A new analysis of breast tumors, before and after hormone-reduction therapy, reveals the extreme genetic complexity of these tumors and the variety of responses that are possible to estrogen-deprivation treatments. The findings also suggest that analyzing a single sample of the breast tumor is insufficient for understanding how a patient should best be treated.
The study, led by researchers at The McDonnell Genome Institute at Washington University School of Medicine in St. Louis and Baylor College of Medicine, appears Aug. 9 in the journal Nature Communications.
“Estrogen-receptor-positive breast cancers are not created equal,” said co-senior author Elaine R. Mardis, Ph.D., the Robert E. and Louise F. Dunn Distinguished Professor of Medicine and co-director of the McDonnell Genome Institute. “Each woman’s disease can have a range of responses to estrogen-lowering drugs. This study demonstrates that reducing estrogen levels in estrogen-receptor-positive breast cancer changes the genetics of the tumor, and these changes may be important for deciding how best to treat a patient after the surgical removal of the tumor.”
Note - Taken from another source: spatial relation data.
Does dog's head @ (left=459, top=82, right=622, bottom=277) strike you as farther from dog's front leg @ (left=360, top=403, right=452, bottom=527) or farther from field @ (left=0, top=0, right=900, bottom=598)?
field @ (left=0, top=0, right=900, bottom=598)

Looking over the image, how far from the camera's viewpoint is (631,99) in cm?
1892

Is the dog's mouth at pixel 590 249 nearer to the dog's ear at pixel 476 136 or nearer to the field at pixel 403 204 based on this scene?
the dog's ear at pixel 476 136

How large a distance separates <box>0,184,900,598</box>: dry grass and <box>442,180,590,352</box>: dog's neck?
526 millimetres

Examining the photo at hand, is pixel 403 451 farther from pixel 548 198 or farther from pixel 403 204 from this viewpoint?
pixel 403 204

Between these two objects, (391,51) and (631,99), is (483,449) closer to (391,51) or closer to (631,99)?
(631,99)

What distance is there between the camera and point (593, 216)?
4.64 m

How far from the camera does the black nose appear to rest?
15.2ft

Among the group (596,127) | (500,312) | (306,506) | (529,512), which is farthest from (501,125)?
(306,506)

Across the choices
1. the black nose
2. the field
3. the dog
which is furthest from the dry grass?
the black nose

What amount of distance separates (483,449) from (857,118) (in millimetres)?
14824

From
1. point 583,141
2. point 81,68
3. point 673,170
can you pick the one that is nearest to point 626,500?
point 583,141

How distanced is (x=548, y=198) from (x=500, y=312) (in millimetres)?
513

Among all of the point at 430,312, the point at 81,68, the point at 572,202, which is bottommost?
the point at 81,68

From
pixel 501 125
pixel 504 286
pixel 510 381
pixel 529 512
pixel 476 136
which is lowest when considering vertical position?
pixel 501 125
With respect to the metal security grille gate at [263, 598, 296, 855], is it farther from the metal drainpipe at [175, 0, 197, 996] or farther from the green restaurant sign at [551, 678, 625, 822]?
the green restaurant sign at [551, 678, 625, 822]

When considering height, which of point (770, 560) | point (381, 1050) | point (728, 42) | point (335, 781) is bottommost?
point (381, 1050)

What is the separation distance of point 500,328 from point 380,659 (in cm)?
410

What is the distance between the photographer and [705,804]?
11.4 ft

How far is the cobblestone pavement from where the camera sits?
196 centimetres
The researchers analyzed 22 breast tumors before and after four months of treatment with aromatase inhibitors, drugs commonly given to post-menopausal women with breast cancer. After menopause, the ovaries no longer produce estrogen, and aromatase inhibitors block the body’s remaining production of the hormone. Successful treatment reduces the size of a tumor before it is surgically removed, and the therapy has been shown to improve long-term outcomes for patients.
A new study demonstrates that the genetics of these tumors can change dramatically in response to estrogen deprivation therapy, suggesting tumors should be analyzed more than once during treatment to assess whether doctors need to change therapeutic strategies. (Credit: M.J. Ellis)
“In the post-treatment tumor samples, we found many new mutations or enrichment of mutations already seen in the pre-treatment samples,” said co-senior author Matthew J. Ellis, professor and director of the Lester and Sue Smith Breast Center at Baylor. “This means that under the environmental stress of the treatment, the tumors are spawning new sub-clones that subsequently can survive and grow despite therapy, and that is why we are having difficulty in the end treating estrogen-receptor-positive breast cancer. We found this result in the majority of tumors we studied.”
The majority of the tumors analyzed — 18 of 22 — had complex genetic landscapes and dynamic responses to hormone deprivation therapy, meaning that many of the gene mutations present in the tumors before and after treatment were different. For example, in one patient, certain mutations present in 92 percent of the initial tumor were totally absent in samples taken after four months of aromatase inhibitor therapy.
“The broad implication is that patients who undergo aromatase inhibitor therapy for several months prior to surgery should be re-evaluated immediately before their operation to determine how the tumor may have changed in response to the therapy,” Mardis said. “Such information can help indicate whether further estrogen suppression treatment is likely to contribute to a lower risk of relapse.”